Re: [PATCH v3] thermal: core: Call monitor_thermal_zone() if zone temperature is invalid
From: Rafael J. Wysocki
Date: Tue Jul 16 2024 - 06:05:54 EST
On Tue, Jul 16, 2024 at 1:48 AM Stefan Lippers-Hollmann <s.l-h@xxxxxx> wrote:
>
> Hi
>
> On 2024-07-15, Rafael J. Wysocki wrote:
> > On Mon, Jul 15, 2024 at 2:54 PM Stefan Lippers-Hollmann <s.l-h@xxxxxx> wrote:
> > > On 2024-07-15, Rafael J. Wysocki wrote:
> > > > On Mon, Jul 15, 2024 at 11:09 AM Daniel Lezcano
> > > > <daniel.lezcano@xxxxxxxxxx> wrote:
> > > > > On 15/07/2024 06:45, Eric Biggers wrote:
> > > > > > On Thu, Jul 04, 2024 at 01:46:26PM +0200, Rafael J. Wysocki wrote:
> > > > > >> From: Rafael J. Wysocki <rafael.j.wysocki@xxxxxxxxx>
> [...]
> > > Silencing the warnings is already a big improvement - and that patch
> > > works to this extent for me with an ax200, thanks.
> >
> > So attached is a patch that should avoid enabling the thermal zone
> > when it is not ready for use in the first place, so it should address
> > both the message and the useless polling.
> >
> > I would appreciate giving it a go (please note that it hasn't received
> > much testing so far, though).
>
> Sadly this patch doesn't seem to help:
This is likely because it is missing checks for firmware image type.

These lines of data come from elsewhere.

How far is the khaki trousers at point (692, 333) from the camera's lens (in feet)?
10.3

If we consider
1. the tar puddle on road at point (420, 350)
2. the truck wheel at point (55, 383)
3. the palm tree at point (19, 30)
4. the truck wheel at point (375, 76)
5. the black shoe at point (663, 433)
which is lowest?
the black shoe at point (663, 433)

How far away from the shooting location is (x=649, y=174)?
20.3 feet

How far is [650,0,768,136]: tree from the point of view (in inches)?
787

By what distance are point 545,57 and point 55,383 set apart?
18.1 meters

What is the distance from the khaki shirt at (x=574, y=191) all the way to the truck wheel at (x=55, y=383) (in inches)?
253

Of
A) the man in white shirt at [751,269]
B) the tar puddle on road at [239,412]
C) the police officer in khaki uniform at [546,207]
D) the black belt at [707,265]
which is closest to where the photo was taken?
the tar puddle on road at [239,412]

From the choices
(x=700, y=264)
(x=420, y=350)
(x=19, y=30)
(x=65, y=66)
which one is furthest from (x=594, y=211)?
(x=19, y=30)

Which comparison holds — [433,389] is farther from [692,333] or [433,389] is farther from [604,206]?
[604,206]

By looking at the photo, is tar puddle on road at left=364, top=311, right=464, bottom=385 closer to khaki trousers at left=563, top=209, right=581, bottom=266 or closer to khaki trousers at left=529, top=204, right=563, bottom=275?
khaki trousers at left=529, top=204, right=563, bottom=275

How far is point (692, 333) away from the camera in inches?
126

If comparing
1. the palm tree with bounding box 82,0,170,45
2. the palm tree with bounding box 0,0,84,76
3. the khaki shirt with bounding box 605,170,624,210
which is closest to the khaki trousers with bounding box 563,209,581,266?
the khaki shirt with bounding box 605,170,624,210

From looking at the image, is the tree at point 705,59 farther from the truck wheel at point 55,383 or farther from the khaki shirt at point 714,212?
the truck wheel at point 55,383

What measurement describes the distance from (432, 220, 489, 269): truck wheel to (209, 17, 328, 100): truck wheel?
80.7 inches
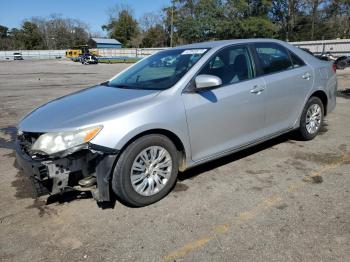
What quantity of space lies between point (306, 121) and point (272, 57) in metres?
1.20

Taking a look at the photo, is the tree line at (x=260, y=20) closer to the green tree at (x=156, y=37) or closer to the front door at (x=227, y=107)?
the green tree at (x=156, y=37)

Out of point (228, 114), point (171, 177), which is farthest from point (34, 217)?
point (228, 114)

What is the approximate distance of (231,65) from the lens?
4453 millimetres

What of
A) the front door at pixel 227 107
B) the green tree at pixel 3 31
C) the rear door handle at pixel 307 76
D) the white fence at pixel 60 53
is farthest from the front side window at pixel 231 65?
the green tree at pixel 3 31

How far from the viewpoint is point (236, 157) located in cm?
503

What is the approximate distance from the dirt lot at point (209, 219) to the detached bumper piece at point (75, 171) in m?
0.34

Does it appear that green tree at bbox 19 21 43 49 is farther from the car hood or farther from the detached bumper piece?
the detached bumper piece

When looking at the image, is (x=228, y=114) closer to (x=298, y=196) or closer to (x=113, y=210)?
(x=298, y=196)

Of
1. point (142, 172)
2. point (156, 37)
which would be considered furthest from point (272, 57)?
point (156, 37)

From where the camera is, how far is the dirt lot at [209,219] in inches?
114

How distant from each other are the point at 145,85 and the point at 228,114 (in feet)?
3.35

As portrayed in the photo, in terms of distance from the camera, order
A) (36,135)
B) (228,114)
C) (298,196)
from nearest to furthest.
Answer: (36,135) < (298,196) < (228,114)

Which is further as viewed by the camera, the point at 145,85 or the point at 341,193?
the point at 145,85

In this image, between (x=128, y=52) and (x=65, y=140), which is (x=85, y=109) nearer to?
(x=65, y=140)
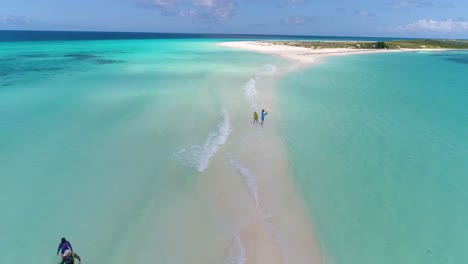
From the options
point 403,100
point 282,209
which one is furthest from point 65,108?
point 403,100

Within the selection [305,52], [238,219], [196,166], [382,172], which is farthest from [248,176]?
[305,52]

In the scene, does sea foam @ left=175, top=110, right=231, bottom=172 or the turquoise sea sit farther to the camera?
sea foam @ left=175, top=110, right=231, bottom=172

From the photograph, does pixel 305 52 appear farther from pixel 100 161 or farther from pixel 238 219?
pixel 238 219

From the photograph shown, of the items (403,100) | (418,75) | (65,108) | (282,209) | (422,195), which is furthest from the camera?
(418,75)

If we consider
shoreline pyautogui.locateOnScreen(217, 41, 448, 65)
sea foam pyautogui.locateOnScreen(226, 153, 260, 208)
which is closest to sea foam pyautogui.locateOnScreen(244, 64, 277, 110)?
sea foam pyautogui.locateOnScreen(226, 153, 260, 208)

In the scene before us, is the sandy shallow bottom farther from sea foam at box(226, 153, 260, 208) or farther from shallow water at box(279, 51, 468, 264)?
shallow water at box(279, 51, 468, 264)

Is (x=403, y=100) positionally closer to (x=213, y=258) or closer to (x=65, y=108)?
(x=213, y=258)

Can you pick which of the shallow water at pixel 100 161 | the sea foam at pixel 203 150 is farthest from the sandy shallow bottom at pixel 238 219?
the sea foam at pixel 203 150
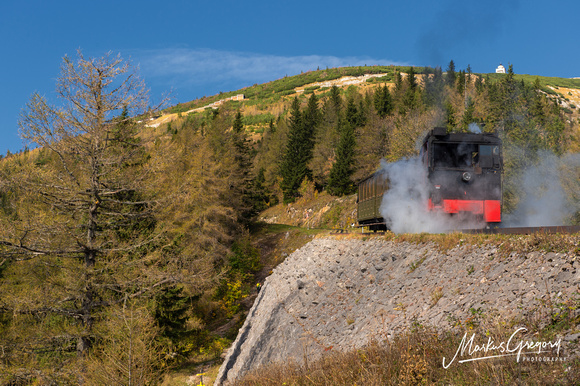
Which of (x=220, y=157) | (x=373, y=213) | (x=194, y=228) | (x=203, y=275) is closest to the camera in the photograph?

I've added them to the attached new version. Please try it.
I've also added two pr_info() messages to get a better idea of what's
going on, so please grep dmesg for "Thermal zone not ready" and
"Enabling thermal zone".
In the meantime, I'll prepare thermal core changes that should
mitigate the problem independently.
---
drivers/net/wireless/intel/iwlwifi/mvm/fw.c | 2
drivers/net/wireless/intel/iwlwifi/mvm/mvm.h | 1
drivers/net/wireless/intel/iwlwifi/mvm/tt.c | 61 +++++++++++++++++++++++----
drivers/thermal/thermal_core.c | 48 +++++++++++++++++++++
include/linux/thermal.h | 1
5 files changed, 104 insertions(+), 9 deletions(-)

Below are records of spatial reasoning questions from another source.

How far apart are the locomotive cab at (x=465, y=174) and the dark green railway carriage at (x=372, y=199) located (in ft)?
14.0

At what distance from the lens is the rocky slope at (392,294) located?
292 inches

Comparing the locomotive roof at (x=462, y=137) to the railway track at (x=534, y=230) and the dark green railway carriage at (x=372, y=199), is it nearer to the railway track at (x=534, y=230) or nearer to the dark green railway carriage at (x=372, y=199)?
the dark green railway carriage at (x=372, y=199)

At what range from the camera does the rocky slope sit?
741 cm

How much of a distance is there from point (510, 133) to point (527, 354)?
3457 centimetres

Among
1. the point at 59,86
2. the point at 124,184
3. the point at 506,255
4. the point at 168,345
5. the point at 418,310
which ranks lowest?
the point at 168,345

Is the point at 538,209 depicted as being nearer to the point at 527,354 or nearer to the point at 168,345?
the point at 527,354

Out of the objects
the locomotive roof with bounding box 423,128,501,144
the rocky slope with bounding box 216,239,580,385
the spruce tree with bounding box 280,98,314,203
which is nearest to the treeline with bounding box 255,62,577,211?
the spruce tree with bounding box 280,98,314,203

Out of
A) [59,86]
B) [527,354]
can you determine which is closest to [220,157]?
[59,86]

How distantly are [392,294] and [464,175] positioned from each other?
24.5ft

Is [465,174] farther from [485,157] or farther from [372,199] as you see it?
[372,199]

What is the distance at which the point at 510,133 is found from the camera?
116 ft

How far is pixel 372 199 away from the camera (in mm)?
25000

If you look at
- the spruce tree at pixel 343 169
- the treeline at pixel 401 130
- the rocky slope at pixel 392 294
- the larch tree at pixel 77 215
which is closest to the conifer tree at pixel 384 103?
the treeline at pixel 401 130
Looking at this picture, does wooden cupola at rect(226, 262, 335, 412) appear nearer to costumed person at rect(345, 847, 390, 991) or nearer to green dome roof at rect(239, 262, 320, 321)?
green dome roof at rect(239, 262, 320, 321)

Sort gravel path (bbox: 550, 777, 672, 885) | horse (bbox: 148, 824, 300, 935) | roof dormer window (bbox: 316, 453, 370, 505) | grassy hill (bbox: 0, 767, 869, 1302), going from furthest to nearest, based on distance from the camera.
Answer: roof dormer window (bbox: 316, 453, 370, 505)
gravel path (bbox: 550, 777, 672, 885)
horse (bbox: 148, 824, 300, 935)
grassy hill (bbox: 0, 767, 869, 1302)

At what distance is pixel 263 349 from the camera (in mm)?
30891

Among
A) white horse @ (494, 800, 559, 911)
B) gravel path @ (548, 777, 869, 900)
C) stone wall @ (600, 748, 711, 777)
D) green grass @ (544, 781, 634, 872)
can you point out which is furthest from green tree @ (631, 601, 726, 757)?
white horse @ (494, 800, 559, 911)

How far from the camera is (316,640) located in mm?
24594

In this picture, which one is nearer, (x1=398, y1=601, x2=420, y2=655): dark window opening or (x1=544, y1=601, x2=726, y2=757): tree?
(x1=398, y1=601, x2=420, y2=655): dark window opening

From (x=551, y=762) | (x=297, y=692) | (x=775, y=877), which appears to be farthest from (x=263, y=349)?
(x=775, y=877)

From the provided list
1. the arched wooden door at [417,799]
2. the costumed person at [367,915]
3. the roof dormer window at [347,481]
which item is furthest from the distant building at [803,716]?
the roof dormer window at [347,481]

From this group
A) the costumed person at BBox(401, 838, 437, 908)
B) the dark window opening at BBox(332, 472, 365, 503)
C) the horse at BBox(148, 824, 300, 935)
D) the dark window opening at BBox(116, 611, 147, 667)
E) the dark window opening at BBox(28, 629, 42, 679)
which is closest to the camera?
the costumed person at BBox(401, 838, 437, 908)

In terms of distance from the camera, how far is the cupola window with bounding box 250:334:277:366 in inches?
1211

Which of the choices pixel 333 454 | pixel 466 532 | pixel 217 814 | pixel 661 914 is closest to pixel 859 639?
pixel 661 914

Index: linux-pm/drivers/net/wireless/intel/iwlwifi/mvm/tt.c
===================================================================
--- linux-pm.orig/drivers/net/wireless/intel/iwlwifi/mvm/tt.c
+++ linux-pm/drivers/net/wireless/intel/iwlwifi/mvm/tt.c
@@ -671,6 +671,7 @@ static void iwl_mvm_thermal_zone_registe
{
int i, ret;
char name[16];
+ struct thermal_zone_device *tzone;
static atomic_t counter = ATOMIC_INIT(0);
if (!iwl_mvm_is_tt_in_fw(mvm)) {
@@ -691,23 +692,46 @@ static void iwl_mvm_thermal_zone_registe
mvm->tz_device.trips[i].type = THERMAL_TRIP_PASSIVE;
mvm->tz_device.trips[i].flags = THERMAL_TRIP_FLAG_RW_TEMP;
}
- mvm->tz_device.tzone = thermal_zone_device_register_with_trips(name,
+
+ tzone = thermal_zone_device_register_with_trips(name,
mvm->tz_device.trips,
IWL_MAX_DTS_TRIPS,
mvm, &tzone_ops,
NULL, 0, 0);
- if (IS_ERR(mvm->tz_device.tzone)) {
+ if (IS_ERR(tzone)) {
IWL_DEBUG_TEMP(mvm,
"Failed to register to thermal zone (err = %ld)\n",
- PTR_ERR(mvm->tz_device.tzone));
- mvm->tz_device.tzone = NULL;
+ PTR_ERR(tzone));
return;
}
- ret = thermal_zone_device_enable(mvm->tz_device.tzone);
+ mutex_lock(&mvm->mutex);
+
+ mvm->tz_device.tzone = tzone;
+
+ if (!iwl_mvm_firmware_running(mvm) ||
+ mvm->fwrt.cur_fw_img != IWL_UCODE_REGULAR) {
+ mutex_unlock(&mvm->mutex);
+
+ pr_info("%s: Thermal zone not ready\n", __func__);
+
+ IWL_DEBUG_TEMP(mvm, "Thermal zone not ready\n");
+ return;
+ }
+
+ mutex_unlock(&mvm->mutex);
+
+ ret = thermal_zone_device_enable(tzone);
if (ret) {
IWL_DEBUG_TEMP(mvm, "Failed to enable thermal zone\n");
- thermal_zone_device_unregister(mvm->tz_device.tzone);
+
+ mutex_lock(&mvm->mutex);
+
+ mvm->tz_device.tzone = NULL;
+
+ mutex_unlock(&mvm->mutex);
+
+ thermal_zone_device_unregister(tzone);
}
}
@@ -787,14 +811,26 @@ static void iwl_mvm_cooling_device_regis
static void iwl_mvm_thermal_zone_unregister(struct iwl_mvm *mvm)
{
+ struct thermal_zone_device *tzone;
+
if (!iwl_mvm_is_tt_in_fw(mvm) || !mvm->tz_device.tzone)
return;
IWL_DEBUG_TEMP(mvm, "Thermal zone device unregister\n");
- if (mvm->tz_device.tzone) {
- thermal_zone_device_unregister(mvm->tz_device.tzone);
- mvm->tz_device.tzone = NULL;
+
+ mutex_lock(&mvm->mutex);
+
+ tzone = mvm->tz_device.tzone;
+ if (!tzone) {
+ mutex_unlock(&mvm->mutex);
+
+ return;
}
+ mvm->tz_device.tzone = NULL;
+
+ mutex_unlock(&mvm->mutex);
+
+ thermal_zone_device_unregister(tzone);
}
static void iwl_mvm_cooling_device_unregister(struct iwl_mvm *mvm)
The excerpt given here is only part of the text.